August 7, 2019, 5:20pm
ALMA. Image: 2019 Kohno et al​
ALMA. Image: 2019 Kohno et al

Astronomers have discovered 39 formerly “invisible” galaxies located in the deepest reaches of space and time. The surprising detection challenges current models of galaxy formation in the early universe, according to a study published on Wednesday in Nature.

These galaxies formed within the first two billion years of the universe’s 13.7-billion year lifespan, and were about as massive as 10 billion of our Suns on average.


“Their masses are a bit smaller than the Milky Way in today’s universe, but they were among the largest/most massive ones of their epoch,” said lead author Tao Wang, an astronomer at the University of Tokyo, in an email.

Eventually, Wang noted, these ancient objects coalesced into the supermassive galaxies observed in the modern universe, which can be five to ten times bigger than the Milky Way.

Despite their impressive scale, the 39 newly-discovered galaxies are so shrouded in gas and dust that they don’t show up in the near-infrared H-band, which is an extreme side of the light spectrum that most telescopes cannot capture. For this reason, these galactic elders (dubbed “H-dropouts”) have remained invisible to astronomers—until now.

“This discovery shows that they are indeed there; it is just that they are so dusty that they cannot be seen in visible light,” Wang said.


Comparison of Hubble and ALMA imagery of H-dropouts. Image: 2019 Wang et al

Wang and his colleagues noticed subtle traces of the H-dropouts in infrared imagery obtained by NASA’s Spitzer Space Telescope. Convinced that they might be looking at “optically invisible” galaxies, as the study calls them, the researchers followed up on the data using the Atacama Large Millimeter/submillimeter Array (ALMA).

An array of 66 radio antennas that stretches across 71,000 square feet of high-altitude Chilean desert, ALMA is specifically designed to pick up faint far-infrared light. While the array was able to resolve the H-dropouts in more detail than Spitzer, Wang and his colleagues still double-checked the detections using the Very Large Telescope, also located in Chile’s Atacama Desert.

The results confirmed the existence of these early H-dropout galaxies, which have not been accounted for in most models of the early universe.

“The major discrepancy between our discovery and current popular galaxy formation models is that the observed number of these massive and dusty galaxies is much larger than that found in models/simulations,” Wang said.

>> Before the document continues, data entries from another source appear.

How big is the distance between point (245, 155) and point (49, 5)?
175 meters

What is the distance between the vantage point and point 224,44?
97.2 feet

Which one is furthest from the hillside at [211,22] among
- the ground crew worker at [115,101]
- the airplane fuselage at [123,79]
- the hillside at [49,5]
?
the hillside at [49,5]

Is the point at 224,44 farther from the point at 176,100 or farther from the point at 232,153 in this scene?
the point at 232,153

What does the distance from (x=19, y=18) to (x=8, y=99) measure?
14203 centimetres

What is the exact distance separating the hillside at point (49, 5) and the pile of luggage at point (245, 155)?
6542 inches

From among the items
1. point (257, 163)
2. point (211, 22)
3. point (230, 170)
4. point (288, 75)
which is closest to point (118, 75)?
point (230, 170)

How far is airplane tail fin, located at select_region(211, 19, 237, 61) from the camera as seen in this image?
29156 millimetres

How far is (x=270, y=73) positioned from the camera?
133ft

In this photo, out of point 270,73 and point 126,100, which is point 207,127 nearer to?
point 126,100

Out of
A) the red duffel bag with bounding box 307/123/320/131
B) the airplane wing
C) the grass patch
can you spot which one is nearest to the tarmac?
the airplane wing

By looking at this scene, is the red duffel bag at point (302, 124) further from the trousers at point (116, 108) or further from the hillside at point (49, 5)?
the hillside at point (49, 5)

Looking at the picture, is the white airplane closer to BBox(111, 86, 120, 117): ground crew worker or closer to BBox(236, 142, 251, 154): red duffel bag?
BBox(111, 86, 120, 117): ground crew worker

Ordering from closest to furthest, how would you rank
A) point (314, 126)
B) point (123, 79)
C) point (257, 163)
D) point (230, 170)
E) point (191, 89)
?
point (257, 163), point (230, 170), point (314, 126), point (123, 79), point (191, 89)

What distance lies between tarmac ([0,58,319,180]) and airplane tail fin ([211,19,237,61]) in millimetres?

Wang and his colleagues also noted that next-generation observatories such as NASA’s James Webb Space Telescope (JWST), due for launch in 2021, will enable astronomers to peer even more closely at these mysterious structures.

“With JWST we could do spectroscopy in the mid-infrared, which would be key to unveil the properties of stellar populations and chemical abundances of these galaxies,” Wang said. “These observations will be critical to constrain their formation history, which is essential for us to understand the physics involved in their formation.”